● **Objective 1**: In the SdPEnvironment documentation, list every constructor parameter that has a default value, with its default.
● **Objective 2**: Extend the SdPEnvironment documentation past its last line, keeping its style.

── Provided passage ──

Environment

The environment contains the information about the problem, handles the execution of the actions and provides the rewards.

source

SdPEnvironment

 SdPEnvironment (problem, sdp_solver, budget,
                 reward_criterion='bound_norm', layout_basis=None,
                 max_basis_size=None, initial_size=1, bound_tol=0.001)

Environment for constraint-space exploration.

The environment contains all the information of the problem at hand, and controls the way the agent can explore the state space.

Hence, we must provide the SdPEnvironment with an instance of our problem, such as a Hamiltonian, an adequate solver that defines the objective, such as an SdPEnergySolver.

Then, we need to provide information about the reinforcement learning task, such as the computational budget we can afford, and the reward function that we want to use. Optionally, we can provide a pre-defined layout basis, which conditions the kind of constraints that the agent can create. Otherwise, the environment generates its own basis directly from the problem instance and it underlying structure, e.g., the Hamiltonian.graph.

Create an environment

Let’s see an example. We will start by defining the problem parameters. In this case, we will try to find the ground state energy of a Heisenberg XX Hamiltonian on a one-dimensional chain. Furthermore, we will consider a moderate budget that only allows us to consider 3-body reduced density matrices to compute the bounds.

N = 5
chain = Chain1D(N)
B, J = 3, 1
H = XXHamiltonian(chain, B, J)
solver = SdPEnergySolver()
budget = 100

With this, we can create our environment.

env = SdPEnvironment(H, solver, budget)

The environment starts in the simplemost state, which corresponds to a trivial relaxation of the problem. This is represented by a state of zeros, indicating that no compatibility constraints are active at this time.

env.state

array([0, 0, 0, 0, 0, 0, 0, 0, 0, 0])

assert (env.state == np.zeros(2*N)).all()

───
── Information given ──

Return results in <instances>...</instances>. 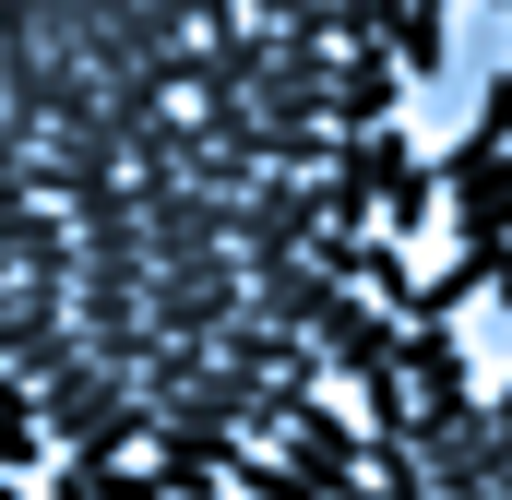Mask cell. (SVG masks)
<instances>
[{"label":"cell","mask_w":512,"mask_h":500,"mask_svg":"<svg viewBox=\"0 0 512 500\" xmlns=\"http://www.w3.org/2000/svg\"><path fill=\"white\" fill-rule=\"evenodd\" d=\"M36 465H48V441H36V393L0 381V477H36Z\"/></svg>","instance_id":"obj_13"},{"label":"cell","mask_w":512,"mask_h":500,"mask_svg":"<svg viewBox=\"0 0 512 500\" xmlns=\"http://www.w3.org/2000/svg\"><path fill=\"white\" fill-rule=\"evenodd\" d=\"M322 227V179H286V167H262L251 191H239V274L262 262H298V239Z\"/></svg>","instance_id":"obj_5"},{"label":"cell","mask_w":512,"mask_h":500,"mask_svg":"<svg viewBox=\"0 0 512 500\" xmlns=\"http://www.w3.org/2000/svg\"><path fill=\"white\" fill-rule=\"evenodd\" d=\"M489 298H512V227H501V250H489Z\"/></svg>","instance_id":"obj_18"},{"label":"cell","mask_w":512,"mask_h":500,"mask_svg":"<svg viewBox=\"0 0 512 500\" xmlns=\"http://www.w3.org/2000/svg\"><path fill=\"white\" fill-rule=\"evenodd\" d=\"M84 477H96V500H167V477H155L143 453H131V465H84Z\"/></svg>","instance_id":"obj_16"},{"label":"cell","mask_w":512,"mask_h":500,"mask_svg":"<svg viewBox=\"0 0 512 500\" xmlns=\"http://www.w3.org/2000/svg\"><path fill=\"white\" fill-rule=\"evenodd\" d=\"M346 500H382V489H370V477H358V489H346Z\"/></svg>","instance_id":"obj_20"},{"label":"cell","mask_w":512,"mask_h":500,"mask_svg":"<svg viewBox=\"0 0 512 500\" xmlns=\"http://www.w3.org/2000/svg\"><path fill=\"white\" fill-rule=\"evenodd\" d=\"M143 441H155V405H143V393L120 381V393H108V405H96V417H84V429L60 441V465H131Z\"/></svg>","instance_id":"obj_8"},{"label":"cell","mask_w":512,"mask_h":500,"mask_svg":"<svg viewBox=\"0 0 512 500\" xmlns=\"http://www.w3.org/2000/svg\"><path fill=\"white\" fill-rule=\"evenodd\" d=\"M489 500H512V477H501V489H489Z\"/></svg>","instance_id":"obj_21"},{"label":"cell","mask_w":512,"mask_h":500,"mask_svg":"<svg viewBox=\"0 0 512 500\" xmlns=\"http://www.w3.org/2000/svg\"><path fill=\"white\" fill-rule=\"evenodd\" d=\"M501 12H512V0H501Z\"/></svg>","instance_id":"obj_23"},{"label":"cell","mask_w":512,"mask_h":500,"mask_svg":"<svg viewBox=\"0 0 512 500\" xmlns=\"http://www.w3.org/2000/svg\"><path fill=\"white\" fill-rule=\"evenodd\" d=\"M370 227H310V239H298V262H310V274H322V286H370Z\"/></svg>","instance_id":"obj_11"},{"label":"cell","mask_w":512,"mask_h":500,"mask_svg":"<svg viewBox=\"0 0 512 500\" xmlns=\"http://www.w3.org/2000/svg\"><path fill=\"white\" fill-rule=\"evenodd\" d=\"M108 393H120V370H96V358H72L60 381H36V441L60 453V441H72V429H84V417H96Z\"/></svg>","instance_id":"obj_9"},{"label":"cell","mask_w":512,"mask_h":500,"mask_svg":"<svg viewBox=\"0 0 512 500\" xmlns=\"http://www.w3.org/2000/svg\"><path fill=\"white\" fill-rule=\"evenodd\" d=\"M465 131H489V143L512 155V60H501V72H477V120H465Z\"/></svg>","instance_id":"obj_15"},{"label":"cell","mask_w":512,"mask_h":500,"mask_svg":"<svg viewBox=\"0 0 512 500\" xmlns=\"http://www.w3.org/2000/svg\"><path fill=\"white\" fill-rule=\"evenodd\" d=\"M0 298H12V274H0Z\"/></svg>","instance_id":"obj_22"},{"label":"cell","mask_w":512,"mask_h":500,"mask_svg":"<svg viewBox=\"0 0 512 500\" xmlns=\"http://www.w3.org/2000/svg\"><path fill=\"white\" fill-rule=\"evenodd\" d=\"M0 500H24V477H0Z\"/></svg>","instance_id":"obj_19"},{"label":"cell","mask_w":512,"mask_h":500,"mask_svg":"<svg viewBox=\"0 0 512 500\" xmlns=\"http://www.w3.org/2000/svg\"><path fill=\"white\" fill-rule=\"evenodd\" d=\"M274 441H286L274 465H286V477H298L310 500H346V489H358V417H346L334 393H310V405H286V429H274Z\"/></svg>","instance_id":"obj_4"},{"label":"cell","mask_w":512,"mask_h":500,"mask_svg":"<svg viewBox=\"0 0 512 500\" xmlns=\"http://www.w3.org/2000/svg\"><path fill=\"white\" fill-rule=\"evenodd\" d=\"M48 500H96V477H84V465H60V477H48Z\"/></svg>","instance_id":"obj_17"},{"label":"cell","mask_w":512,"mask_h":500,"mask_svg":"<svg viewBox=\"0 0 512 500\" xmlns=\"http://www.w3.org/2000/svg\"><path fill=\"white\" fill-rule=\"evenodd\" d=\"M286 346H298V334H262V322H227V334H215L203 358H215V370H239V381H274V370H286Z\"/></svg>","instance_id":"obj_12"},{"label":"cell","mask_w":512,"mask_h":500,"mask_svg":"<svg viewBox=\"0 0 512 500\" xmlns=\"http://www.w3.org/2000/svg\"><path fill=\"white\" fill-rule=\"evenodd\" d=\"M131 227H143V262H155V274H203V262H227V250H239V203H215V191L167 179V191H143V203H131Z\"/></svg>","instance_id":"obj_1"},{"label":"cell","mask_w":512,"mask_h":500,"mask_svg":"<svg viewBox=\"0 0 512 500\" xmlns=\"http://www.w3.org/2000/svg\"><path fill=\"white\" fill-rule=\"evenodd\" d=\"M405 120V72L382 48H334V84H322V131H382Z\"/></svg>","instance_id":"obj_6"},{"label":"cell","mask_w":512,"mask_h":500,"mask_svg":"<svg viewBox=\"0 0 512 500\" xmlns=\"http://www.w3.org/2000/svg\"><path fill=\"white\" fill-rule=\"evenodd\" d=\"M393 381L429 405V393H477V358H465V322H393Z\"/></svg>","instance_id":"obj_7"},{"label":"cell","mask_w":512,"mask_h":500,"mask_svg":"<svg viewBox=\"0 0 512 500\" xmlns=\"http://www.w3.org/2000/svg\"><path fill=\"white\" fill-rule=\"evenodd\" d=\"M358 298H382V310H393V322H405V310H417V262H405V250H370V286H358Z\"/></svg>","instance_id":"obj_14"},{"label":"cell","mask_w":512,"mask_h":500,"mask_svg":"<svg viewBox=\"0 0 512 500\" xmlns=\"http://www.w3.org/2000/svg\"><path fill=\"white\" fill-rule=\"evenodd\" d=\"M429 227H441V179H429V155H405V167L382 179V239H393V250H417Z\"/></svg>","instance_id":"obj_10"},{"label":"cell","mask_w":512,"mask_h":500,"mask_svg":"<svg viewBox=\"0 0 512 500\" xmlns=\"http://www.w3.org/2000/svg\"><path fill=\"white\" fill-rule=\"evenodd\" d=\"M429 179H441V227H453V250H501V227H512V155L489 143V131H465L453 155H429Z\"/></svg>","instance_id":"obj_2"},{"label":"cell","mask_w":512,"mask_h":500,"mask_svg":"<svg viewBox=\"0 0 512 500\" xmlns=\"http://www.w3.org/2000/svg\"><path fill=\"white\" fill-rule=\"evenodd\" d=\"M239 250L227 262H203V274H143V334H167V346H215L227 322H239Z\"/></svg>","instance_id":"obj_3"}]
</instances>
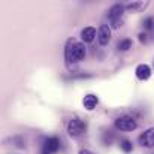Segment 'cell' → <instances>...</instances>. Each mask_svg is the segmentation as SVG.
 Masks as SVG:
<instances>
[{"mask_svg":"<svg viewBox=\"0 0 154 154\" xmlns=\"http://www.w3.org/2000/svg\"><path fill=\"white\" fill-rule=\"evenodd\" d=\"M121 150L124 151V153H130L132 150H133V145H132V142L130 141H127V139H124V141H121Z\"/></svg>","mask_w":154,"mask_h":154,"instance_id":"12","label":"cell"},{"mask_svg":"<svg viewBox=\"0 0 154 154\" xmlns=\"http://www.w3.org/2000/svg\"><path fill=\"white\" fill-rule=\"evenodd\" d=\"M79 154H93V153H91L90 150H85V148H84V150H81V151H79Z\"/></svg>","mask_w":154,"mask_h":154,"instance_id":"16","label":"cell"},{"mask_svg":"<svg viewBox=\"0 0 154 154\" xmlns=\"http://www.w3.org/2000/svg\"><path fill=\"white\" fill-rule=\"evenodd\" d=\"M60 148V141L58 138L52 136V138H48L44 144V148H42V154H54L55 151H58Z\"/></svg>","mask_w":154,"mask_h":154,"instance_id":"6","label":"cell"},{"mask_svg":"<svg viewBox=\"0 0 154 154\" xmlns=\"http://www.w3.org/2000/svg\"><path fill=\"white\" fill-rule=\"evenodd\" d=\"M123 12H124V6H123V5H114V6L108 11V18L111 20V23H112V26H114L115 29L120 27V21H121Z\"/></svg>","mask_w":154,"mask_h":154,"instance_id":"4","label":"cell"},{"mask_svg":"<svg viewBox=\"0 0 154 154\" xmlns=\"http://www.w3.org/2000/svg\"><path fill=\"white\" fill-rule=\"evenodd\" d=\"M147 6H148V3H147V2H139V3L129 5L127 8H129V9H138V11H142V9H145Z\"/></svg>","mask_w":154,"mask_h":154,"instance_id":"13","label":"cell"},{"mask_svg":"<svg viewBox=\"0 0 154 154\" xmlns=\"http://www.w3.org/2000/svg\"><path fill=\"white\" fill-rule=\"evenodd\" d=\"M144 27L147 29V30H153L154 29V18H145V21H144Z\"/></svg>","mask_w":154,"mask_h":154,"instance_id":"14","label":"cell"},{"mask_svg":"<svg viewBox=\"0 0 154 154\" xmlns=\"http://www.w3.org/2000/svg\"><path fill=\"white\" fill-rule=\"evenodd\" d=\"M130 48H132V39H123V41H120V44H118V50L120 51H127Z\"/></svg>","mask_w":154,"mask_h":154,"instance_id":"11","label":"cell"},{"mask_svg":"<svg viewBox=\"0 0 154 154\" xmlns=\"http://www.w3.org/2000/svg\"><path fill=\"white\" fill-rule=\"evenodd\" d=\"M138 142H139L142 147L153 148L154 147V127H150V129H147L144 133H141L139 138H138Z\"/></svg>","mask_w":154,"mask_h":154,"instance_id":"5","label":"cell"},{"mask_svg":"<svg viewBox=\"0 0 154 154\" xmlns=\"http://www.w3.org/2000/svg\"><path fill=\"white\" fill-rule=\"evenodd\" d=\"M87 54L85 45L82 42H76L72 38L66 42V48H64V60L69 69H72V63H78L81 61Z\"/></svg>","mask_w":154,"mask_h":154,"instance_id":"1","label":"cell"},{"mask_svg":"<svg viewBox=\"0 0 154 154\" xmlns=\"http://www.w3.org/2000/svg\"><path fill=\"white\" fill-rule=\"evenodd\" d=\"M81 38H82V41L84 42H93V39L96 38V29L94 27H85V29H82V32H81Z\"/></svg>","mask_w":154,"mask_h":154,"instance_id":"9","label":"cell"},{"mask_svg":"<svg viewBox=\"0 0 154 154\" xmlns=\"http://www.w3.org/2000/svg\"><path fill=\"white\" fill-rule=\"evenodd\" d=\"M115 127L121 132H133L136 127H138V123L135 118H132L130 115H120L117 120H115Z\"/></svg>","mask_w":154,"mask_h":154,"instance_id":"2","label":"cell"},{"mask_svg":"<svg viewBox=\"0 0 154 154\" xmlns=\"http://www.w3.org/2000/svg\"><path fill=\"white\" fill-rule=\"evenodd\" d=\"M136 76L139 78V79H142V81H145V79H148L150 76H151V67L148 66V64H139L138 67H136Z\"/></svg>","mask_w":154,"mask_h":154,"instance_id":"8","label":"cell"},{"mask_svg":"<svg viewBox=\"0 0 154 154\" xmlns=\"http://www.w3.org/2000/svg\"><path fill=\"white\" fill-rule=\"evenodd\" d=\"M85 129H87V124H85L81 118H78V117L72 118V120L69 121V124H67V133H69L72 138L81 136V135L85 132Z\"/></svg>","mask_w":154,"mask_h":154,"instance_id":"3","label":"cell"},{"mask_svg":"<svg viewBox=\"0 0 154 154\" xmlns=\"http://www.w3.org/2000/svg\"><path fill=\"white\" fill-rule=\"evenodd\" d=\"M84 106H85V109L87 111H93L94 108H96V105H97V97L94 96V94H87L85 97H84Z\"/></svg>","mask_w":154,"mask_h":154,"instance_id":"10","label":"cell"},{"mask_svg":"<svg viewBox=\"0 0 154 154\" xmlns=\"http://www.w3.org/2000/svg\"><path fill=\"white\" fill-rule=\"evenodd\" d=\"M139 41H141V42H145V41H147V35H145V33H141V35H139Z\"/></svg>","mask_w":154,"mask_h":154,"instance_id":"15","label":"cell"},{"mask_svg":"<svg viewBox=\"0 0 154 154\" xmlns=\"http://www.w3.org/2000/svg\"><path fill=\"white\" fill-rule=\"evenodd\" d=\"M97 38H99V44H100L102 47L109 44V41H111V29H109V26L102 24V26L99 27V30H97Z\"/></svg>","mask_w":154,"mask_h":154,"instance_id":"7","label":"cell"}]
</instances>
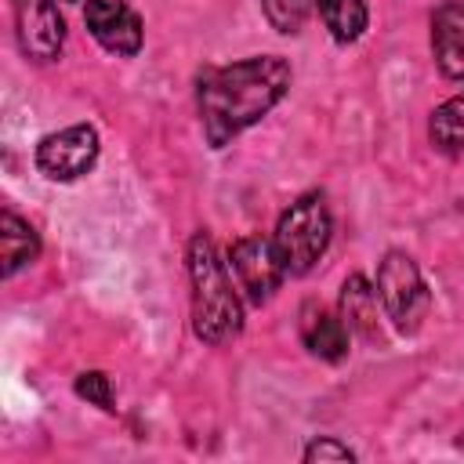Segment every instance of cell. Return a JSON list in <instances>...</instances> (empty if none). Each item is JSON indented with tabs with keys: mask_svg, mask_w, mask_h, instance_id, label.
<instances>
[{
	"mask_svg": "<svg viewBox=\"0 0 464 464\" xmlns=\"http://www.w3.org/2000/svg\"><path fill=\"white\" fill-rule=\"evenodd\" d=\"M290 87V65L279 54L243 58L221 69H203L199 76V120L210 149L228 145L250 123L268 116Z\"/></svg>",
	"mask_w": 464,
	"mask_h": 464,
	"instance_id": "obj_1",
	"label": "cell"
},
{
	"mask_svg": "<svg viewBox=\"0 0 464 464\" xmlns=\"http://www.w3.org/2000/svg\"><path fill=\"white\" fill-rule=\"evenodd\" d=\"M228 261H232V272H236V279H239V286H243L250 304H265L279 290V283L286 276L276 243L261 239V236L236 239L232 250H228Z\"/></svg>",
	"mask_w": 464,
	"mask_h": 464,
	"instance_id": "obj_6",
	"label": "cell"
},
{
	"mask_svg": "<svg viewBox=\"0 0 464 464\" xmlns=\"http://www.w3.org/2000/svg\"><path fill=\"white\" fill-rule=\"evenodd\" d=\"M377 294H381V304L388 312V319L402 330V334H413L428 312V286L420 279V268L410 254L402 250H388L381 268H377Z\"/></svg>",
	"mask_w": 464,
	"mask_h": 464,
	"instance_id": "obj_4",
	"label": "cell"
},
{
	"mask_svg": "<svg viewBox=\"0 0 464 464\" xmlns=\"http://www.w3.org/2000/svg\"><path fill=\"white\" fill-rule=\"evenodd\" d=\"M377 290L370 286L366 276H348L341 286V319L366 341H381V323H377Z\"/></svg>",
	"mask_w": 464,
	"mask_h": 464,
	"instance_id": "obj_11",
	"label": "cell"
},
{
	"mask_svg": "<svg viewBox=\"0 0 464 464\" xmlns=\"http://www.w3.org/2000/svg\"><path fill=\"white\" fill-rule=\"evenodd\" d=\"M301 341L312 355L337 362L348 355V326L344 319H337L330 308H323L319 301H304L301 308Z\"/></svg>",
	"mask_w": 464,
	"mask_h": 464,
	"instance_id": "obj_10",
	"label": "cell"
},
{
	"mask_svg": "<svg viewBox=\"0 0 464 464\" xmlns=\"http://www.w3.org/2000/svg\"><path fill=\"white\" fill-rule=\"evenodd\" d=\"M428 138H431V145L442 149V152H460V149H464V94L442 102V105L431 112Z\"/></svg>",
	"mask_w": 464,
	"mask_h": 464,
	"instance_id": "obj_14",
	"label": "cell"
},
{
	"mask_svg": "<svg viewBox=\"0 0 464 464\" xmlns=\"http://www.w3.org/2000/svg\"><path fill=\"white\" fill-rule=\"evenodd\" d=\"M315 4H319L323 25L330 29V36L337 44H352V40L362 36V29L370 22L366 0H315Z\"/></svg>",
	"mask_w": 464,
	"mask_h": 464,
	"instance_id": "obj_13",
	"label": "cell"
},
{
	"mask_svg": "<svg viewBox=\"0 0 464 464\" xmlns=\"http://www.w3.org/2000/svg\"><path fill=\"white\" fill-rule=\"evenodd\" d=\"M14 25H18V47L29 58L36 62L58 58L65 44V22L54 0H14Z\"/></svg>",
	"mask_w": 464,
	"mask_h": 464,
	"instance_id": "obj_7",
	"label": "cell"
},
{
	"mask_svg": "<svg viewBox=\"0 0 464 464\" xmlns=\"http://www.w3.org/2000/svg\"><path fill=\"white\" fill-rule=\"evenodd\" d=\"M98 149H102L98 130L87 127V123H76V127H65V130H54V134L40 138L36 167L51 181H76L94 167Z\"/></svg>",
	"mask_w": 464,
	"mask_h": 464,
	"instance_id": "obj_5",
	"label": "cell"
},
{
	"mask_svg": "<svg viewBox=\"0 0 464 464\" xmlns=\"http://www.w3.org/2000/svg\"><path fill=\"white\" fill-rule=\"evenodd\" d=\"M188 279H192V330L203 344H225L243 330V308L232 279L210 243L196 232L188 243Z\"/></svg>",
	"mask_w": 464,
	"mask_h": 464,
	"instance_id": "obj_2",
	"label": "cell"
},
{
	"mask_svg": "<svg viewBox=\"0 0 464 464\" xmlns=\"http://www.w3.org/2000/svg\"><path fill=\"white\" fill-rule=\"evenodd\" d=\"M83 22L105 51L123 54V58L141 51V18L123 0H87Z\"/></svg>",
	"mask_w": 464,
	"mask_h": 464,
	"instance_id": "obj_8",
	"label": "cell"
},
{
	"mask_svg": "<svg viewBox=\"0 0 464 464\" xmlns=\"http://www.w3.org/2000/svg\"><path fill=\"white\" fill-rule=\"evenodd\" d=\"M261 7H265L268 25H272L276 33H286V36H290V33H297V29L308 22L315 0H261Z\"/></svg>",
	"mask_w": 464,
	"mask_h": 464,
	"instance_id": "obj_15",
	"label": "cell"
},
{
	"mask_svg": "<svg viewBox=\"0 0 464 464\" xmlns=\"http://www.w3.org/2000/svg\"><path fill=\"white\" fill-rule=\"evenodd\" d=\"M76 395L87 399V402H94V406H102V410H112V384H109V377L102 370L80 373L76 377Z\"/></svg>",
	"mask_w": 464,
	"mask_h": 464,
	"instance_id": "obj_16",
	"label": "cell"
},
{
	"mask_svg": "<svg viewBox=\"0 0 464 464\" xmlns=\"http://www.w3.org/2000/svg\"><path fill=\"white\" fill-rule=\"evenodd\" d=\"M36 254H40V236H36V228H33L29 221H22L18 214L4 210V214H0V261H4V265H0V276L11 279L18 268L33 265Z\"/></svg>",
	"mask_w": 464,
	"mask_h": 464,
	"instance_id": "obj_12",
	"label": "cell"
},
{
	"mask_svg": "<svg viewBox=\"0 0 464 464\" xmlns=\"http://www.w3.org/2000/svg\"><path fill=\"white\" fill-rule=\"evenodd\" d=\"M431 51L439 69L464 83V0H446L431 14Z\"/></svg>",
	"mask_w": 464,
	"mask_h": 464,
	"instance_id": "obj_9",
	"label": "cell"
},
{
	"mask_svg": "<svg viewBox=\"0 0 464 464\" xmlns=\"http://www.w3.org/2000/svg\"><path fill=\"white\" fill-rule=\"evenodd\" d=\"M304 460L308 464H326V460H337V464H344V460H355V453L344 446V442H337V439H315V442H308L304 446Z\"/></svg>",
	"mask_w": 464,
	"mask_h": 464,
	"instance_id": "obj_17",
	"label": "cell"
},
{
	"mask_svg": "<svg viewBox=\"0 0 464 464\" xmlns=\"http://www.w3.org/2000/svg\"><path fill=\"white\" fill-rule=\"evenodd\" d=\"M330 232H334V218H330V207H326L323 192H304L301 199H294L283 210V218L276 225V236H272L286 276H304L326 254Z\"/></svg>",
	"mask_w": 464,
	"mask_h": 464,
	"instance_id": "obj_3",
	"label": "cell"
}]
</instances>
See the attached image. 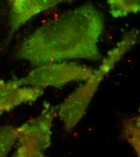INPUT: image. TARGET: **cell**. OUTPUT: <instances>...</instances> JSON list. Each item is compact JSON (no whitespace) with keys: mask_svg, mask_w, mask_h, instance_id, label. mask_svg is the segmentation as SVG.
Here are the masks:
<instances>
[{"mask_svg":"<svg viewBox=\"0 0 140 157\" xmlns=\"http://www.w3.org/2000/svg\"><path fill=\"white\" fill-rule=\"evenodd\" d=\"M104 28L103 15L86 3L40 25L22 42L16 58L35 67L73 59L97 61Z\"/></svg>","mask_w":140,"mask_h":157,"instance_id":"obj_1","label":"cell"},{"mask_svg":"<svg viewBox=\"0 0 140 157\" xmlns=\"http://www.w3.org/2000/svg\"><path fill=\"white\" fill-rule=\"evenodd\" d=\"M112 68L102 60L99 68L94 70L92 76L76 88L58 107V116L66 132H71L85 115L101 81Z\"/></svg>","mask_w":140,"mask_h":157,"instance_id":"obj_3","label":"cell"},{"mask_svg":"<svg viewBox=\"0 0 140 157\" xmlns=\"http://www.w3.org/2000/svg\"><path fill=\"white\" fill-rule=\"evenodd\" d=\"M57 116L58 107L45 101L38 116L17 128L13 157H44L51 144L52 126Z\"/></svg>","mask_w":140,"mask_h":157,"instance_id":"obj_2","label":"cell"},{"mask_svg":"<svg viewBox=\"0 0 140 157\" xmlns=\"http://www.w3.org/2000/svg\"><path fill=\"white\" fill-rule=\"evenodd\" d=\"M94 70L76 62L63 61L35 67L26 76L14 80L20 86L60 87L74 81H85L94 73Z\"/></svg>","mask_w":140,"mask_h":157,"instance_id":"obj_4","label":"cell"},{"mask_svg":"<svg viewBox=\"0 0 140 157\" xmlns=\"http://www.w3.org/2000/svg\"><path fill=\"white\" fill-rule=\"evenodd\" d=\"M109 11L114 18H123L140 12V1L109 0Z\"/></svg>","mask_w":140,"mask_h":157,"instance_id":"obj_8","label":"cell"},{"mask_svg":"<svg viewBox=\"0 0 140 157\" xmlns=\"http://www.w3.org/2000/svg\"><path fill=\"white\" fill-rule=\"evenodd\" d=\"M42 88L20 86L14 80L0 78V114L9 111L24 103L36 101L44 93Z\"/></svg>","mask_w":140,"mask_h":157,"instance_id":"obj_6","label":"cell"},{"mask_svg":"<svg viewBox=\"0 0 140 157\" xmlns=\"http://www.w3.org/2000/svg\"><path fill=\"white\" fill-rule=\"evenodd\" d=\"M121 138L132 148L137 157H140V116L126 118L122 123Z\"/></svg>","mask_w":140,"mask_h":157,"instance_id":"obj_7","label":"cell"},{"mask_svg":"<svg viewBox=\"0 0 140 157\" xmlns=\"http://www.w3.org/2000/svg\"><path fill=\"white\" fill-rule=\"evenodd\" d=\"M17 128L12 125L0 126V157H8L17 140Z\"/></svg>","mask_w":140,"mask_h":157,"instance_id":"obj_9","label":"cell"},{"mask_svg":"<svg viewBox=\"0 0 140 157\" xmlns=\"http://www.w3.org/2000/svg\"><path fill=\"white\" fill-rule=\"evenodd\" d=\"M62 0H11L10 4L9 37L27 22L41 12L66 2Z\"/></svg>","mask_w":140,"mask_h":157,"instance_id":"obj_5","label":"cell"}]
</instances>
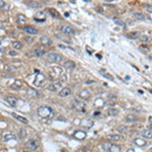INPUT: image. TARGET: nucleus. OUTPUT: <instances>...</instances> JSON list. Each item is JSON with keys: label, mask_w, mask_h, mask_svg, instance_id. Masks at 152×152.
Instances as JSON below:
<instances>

───

● **Reply 1**:
- reward_criterion='bound_norm'
- layout_basis=None
- max_basis_size=None
- initial_size=1
- bound_tol=0.001

● **Reply 2**:
The state vector serves as a boolean indicator of which constraints in the environment’s basis are currently active, although the vector is not boolean itself because it has to be processed by the agents.

In this case, the environment’s basis is automatically generated from the Hamiltonian.graph.edges and the budget.

env.layout_basis

array([array([0, 1]), array([1, 2]), array([2, 3]), array([3, 4]),
       array([0, 4]), array([0, 1, 2]), array([0, 1, 4]),
       array([1, 2, 3]), array([2, 3, 4]), array([0, 3, 4])], dtype=object)

The environment associates a unique layout to every state which depends on the basis and the active constraints. In this case, the layout is made out of single-body reduced density matrices.

env.layout

[array([0]), array([1]), array([2]), array([3]), array([4])]

The environment takes care of providing the solver the needed information of the problem. In this case, it feeds the SdPEnergySolver both the data from the Hamiltonian and the current layout. We can solve the associated semidefinite program (SdP) to the active constraints with the get_values method.

bound, cost, error = env.get_values()
bound, cost, error

(-24.99999999732747, 19, 0)

assert bound == solver.solve(H.to_sdp(), env.layout)
assert cost == solver.ojimetro(env.layout)

Every time we visit a new state, the environment keeps track of the active values. This way, it builds a reference of the best possible bounds that can be obtained. For now, given that we have not moved from the initial state, the best bound and layout are the only ones it has ever seen.

env.max_bound, env.best_layout

(-24.99999999732747,
 [array([0]), array([1]), array([2]), array([3]), array([4])])

In order to assess which is the best layout, it accounts for both the best possible bound and the lowest possible cost with which it has ever been achieved. This is stored in best which contains the best possible bound together with the maximum an minimum costs it was ever achieved.

env.best

array([-25.,  19.,  19.])

assert bound == env.max_bound
assert env.best_layout == env.layout
assert (env.best == np.array([bound, cost, cost])).all()

Exploring the state space

We can move to new states by performing an action. Actions are, in essence, very simple. They are integers that indicate which bit we flip in the state vector. Doing so, adds or removes constraints in the associated SdP.

In order to test this out, let’s add the first 3-body constraint, indexed by N in this case.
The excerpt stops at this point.